愛にはさまざまな形があるとともに、類似した感情もいくつか存在します。恋、友情、尊敬などがそれです。
中でも最も類似点が多くて混同されがちなのは、恋であると思いますが、恋と愛の間には大きな隔たりがあります。
人間と人間の関係性においては、「恋」は自分の気持ちが主軸になるのに対し、「愛」は相手の気持ちが主軸になるので、双方向で思い合わなければ成り立たない感情なのです。
ただし、以下のふたつは双方向とは言えない例外的なものです。
まず、「受け取るだけの愛」
赤ちゃんが親の世話を受けることに代表される愛の形です。赤ちゃんは愛を受け取ることはできても、自らの愛を与えるだけの力はなく、行動も起こせません。これは限定的な関係においてのみ見られる形と言えるでしょう。
そして「無償の愛」。
母の子に対する愛情というのは、本質的には相手からの見返りを求めません。もちろん、かけがえのない命を授かっただけで、“愛”を授かったと言うこともできます。

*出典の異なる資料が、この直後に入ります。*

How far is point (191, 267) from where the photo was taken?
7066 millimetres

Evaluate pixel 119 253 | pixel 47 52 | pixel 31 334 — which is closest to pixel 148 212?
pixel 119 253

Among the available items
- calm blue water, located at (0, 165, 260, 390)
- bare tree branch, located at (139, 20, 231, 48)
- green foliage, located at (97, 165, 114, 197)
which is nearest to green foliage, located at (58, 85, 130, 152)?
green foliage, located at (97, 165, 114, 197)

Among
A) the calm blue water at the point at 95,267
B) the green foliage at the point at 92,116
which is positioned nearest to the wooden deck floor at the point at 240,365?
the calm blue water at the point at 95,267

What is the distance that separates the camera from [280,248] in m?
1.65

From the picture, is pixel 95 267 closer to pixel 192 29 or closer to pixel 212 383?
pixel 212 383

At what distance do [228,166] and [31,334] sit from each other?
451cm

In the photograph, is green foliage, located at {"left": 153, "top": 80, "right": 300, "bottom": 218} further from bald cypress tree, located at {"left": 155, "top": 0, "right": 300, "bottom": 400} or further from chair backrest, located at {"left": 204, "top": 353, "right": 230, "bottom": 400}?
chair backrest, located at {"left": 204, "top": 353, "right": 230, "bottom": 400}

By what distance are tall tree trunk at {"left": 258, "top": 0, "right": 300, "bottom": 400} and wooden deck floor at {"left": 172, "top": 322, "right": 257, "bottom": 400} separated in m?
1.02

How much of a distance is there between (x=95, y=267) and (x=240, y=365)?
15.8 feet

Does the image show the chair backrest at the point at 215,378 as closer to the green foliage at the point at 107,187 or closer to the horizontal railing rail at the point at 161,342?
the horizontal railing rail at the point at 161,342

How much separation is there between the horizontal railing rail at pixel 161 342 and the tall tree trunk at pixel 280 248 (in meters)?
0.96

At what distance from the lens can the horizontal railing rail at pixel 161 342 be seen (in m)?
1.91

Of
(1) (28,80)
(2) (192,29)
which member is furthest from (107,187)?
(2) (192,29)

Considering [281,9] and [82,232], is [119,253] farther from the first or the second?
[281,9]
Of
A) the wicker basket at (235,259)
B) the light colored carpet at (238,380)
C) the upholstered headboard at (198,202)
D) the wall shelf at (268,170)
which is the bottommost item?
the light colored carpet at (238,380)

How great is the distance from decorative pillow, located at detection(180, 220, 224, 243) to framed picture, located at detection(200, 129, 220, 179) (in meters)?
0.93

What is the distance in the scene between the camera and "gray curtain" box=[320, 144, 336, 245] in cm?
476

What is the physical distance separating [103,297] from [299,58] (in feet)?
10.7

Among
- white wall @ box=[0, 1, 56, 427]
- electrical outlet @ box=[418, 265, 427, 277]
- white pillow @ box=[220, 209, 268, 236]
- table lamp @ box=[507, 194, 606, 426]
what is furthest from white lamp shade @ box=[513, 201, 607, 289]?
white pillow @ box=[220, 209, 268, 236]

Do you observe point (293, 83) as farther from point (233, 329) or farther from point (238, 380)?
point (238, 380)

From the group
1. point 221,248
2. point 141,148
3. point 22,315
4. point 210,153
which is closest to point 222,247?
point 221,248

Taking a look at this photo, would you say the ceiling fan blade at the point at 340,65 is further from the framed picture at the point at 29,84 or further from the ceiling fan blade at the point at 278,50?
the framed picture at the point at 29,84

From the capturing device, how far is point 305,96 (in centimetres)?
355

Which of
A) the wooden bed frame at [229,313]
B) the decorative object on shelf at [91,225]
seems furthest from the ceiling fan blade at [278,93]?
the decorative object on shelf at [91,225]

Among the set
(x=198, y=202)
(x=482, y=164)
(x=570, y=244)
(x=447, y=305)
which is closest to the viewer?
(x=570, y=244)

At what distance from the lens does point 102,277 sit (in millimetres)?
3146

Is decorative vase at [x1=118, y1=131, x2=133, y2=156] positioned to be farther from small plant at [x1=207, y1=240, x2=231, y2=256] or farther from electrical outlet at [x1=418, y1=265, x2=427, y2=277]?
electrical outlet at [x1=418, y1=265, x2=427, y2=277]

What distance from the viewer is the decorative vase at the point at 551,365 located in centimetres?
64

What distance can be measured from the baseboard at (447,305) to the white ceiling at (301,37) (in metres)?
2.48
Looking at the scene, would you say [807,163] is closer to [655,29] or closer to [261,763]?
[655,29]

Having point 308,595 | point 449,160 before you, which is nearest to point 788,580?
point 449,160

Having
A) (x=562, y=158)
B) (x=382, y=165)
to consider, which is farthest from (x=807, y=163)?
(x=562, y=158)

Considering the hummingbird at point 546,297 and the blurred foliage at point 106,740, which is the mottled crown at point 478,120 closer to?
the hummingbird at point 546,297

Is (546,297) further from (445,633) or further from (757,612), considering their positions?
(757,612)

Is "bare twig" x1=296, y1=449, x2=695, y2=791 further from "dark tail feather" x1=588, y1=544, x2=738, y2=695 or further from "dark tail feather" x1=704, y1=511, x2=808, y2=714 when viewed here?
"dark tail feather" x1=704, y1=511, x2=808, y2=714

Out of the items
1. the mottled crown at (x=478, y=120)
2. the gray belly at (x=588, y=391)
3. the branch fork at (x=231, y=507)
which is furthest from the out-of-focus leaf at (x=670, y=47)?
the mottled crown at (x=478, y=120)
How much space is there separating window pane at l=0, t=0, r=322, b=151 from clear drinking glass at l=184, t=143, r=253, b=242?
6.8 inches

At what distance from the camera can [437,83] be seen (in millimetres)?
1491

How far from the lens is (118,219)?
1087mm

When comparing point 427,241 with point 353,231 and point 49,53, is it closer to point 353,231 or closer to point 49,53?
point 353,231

これはある種の極限ですが、普段の心構えとしては生かすことができます。
愛はただ、与えるもの。相手から見返りを求めない。
そういった認識でいれば、人とぶつかることも減り、より穏やかな気持ちで生きることができるはずです。もちろん、「無償の愛」までいくと理想論になってしまうのですが、愛する人との関係性を良好に保つうえでは、ある程度必要な考え方であると言えるでしょう。
ちなみに、「見返りを期待して愛する」「愛してくれるから私も愛する」というような発想をする人がよく相談に来ますが、それは本物の愛とは呼べないのではないでしょうか。
見返りを期待するのは、いわゆる「片思いの恋」にあたり、自分が好ましく感じている相手に振り返ってほしいがゆえの感情です。たとえば、恋愛テクニックなどの表層的な概念も、どのように行動すれば相手からの見返りを得られるかを解いているものですので、本物の愛を語っているとは言えないと思います。
自分を愛してくれる人を好きになるというのも、結局は自分にとって都合のいい人を選んでいる心情であり、双方向の愛とは言えません。
続いて、愛の意味をよりはっきり浮かび上がらせるために、対極にあるものを比べてみましょう。
愛の反対の意味を持つ言葉を考えてみたとき、多くの人の頭には「憎しみ」という言葉が浮かぶのではないでしょうか。
しかし、カトリック教会の修道女であり、神と貧しい人々のために活動し続けたマザー・テレサは、愛のひとつの側面をよくとらえたこんな名言を残しています。
「愛情の反対は憎しみではなく、無関心」
なぜ、無関心なのでしょうか。
憎しみとは、特定の相手に対し憎悪を募らせることです。宗教や人種差別といった思想的、盲目的な憎しみは別として、人を憎むにはそれ相応の「理由」があるはずです。
私のところに相談に来られる方で嫁姑のトラブルから憎しみまで抱いているケースでは、大概、いかに相手が憎いかを話す際、“どんな人間でありどんな特徴があるのか”を詳しく私に伝えようとします。一方的に自分から見た相手の情報を伝えることで、自分の憎しみの根拠や正当性を訴えているのです。
もちろん、その人のカルマまで含め神が判断されますから、自分の利益だけを考えた一方通行な考えは通用しません。
ここで考えてみていただきたいのは、憎い相手に関しては、実は誰よりもよく知っているほど詳しいものであるということです。
たとえば、みなさんにとって憎い相手がいるとします。
飲酒運転の交通事故で幼い息子の命を奪った相手……憎い。相手はいったいどんな人間で、どんな人生を歩み、なぜこんなことをしたのか?
夫が若い女性と不倫をしている……憎い。相手はどんな容姿で、どこで出会って、どうやって夫をかどわかしたのか?
得体の知れないものに関して、人は憎む前に恐怖を覚えます。憎しみの対象(人)を自分の中でどんどん具現化していくことで、恐れを取り除き、憎む気持ちを鮮明にしようとするのです。
これはすなわち、相手に強い関心を抱いているということにほかなりません。
相手への関心という意味において、愛と憎しみは実は同一の存在。コインの裏と表のようなものです。
愛憎を相手への関心の形とするならば、その反対は無関心となります。愛が憎しみに、憎しみが愛に変わることはありますが、愛が無関心に変わるようなことは起きません。
なぜなら、対極に位置する個別のものだからです。